HP split is now finally official
After nearly 58 years under the same stock symbol, the companies that until last week made up the two core businesses of Hewlett-Packard Co. began trading as separate entities this morning. The split of Hewlett Packard Enterprise Inc. and HP Inc. marks the conclusion of a complicated organizational maneuver that traces its origins long before the official announcement of the move 12 months ago to the reign of former chief executive Léo Apotheker.
The 30-year industry veteran floated the idea of a breakup shortly after he took over the helm in late 2010 as a way to free up resources from the then-combined company’s struggling consumer division to drive the adoption of its higher margin enterprise products. But the promise of improved profits didn’t convince investors, who took out their concerns on HP’s share price. And thus Apotheker found himself out of the board room less than a year later.
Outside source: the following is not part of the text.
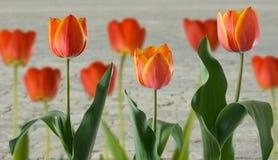 Tulpen op wegachtergrond Stock Foto's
With Wall Street’s reaction to the breakup proposal still fresh in the mind, Meg Whitman took a different approach after she was tapped to replace the executive in September of 2011 and announced a five-year plan to return HP to its former glory in both the data center and the consumer space. The company made it just past the halfway mark before Apotheker’s foresight came to fruition, or slightly less than that when taking into account the fact that the two divisions have been operating independently from one another since August.
The last three months were spent sorting out the legal and other manner of bureaucratic chores involved in handling such a massive restructuring. With that now all wrapped up, Whitman is left the chief executive of Hewlett Packard Enterprise while former lieutenant Dion Weisler is at the helm of the consumer-focused HP. The combined headcount of the two siblings is about 58,000 lower than it was in 2012, with up to 30,000 more positions set to be cut from HPE over the next few years.
The result will be a much slimmer and hopefully more efficient company that will find itself competing in a market that has changed almost as unrecognizably as it has. Two of HPE’s biggest rivals, EMC Corp. and Dell Inc. will merge next year to form the single biggest privately-held enterprise technology vendor in existence as part of a record-shattering $67 billion deal announced shortly before the split went official.